▶ **Aim of the task**:
Reproduce the listing that follows with no differences at all.

· · · ·

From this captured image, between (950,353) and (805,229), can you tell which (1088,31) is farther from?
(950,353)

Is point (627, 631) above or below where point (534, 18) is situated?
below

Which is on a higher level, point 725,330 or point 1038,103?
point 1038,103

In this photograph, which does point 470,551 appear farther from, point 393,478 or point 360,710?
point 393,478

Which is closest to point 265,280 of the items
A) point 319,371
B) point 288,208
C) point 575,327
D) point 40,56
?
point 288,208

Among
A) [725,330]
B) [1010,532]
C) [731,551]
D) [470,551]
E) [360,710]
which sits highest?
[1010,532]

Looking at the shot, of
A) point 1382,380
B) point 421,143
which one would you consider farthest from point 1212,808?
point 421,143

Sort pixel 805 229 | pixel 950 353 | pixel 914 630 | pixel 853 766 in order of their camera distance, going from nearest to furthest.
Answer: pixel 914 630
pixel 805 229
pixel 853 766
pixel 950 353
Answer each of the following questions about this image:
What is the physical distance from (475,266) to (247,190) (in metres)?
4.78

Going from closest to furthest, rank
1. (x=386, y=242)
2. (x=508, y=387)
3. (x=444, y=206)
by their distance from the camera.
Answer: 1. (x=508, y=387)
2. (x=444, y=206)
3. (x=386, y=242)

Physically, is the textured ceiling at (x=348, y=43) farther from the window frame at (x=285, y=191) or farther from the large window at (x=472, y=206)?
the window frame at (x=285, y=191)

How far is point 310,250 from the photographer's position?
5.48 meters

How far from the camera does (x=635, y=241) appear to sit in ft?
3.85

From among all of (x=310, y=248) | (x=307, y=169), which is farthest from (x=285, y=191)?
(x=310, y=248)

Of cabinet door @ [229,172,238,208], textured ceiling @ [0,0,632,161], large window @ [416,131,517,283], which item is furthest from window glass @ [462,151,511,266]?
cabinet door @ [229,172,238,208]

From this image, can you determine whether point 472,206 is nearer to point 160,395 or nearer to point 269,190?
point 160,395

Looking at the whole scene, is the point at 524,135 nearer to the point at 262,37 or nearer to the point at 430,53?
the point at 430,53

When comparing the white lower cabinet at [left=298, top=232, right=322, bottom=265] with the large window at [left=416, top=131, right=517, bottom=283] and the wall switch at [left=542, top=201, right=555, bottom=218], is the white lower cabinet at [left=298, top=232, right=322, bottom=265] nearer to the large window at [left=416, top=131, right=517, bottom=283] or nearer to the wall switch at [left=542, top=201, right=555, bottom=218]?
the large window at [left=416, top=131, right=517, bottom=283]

· · · ·

▶ **Solution to this exercise**:
From this captured image, between (950,353) and (805,229), can you tell which (1088,31) is farther from?
(950,353)

Is point (627, 631) above or below where point (534, 18) is situated?
below

Which is on a higher level, point 725,330 or point 1038,103?
point 1038,103

In this photograph, which does point 470,551 appear farther from, point 393,478 or point 360,710?
point 393,478

Which is closest to point 265,280 of the items
A) point 319,371
B) point 288,208
C) point 575,327
D) point 40,56
?
point 288,208

Among
A) [725,330]
B) [1010,532]
C) [731,551]
D) [470,551]
E) [360,710]
which sits highest?
[1010,532]

Looking at the shot, of
A) point 1382,380
B) point 421,143
which one would you consider farthest from point 1212,808?
point 421,143

Sort pixel 805 229 | pixel 950 353 | pixel 914 630 | pixel 853 766 in order of their camera distance, going from nearest to furthest.
Answer: pixel 914 630
pixel 805 229
pixel 853 766
pixel 950 353
Answer each of the following questions about this image:
What is the physical distance from (475,266) to (247,190) (in metres)?
4.78

Going from closest to furthest, rank
1. (x=386, y=242)
2. (x=508, y=387)
3. (x=444, y=206)
by their distance from the camera.
Answer: 1. (x=508, y=387)
2. (x=444, y=206)
3. (x=386, y=242)

Physically, is the textured ceiling at (x=348, y=43) farther from the window frame at (x=285, y=191) or farther from the large window at (x=472, y=206)?
the window frame at (x=285, y=191)

How far is point 310,250 from the photographer's position?
5.48 meters

How far from the camera does (x=635, y=241) appear to sit in ft?
3.85

From among all of (x=310, y=248) | (x=307, y=169), which is farthest from (x=285, y=191)?
(x=310, y=248)

Of cabinet door @ [229,172,238,208], textured ceiling @ [0,0,632,161], large window @ [416,131,517,283], which item is furthest from window glass @ [462,151,511,266]?
cabinet door @ [229,172,238,208]

From this image, can you determine whether point 472,206 is nearer to point 160,395 or nearer to point 269,190?
point 160,395

Looking at the whole scene, is the point at 524,135 nearer to the point at 262,37 or nearer to the point at 430,53?
the point at 430,53

When comparing the white lower cabinet at [left=298, top=232, right=322, bottom=265] with the large window at [left=416, top=131, right=517, bottom=283] and the wall switch at [left=542, top=201, right=555, bottom=218], is the white lower cabinet at [left=298, top=232, right=322, bottom=265] nearer to the large window at [left=416, top=131, right=517, bottom=283] or nearer to the wall switch at [left=542, top=201, right=555, bottom=218]?
the large window at [left=416, top=131, right=517, bottom=283]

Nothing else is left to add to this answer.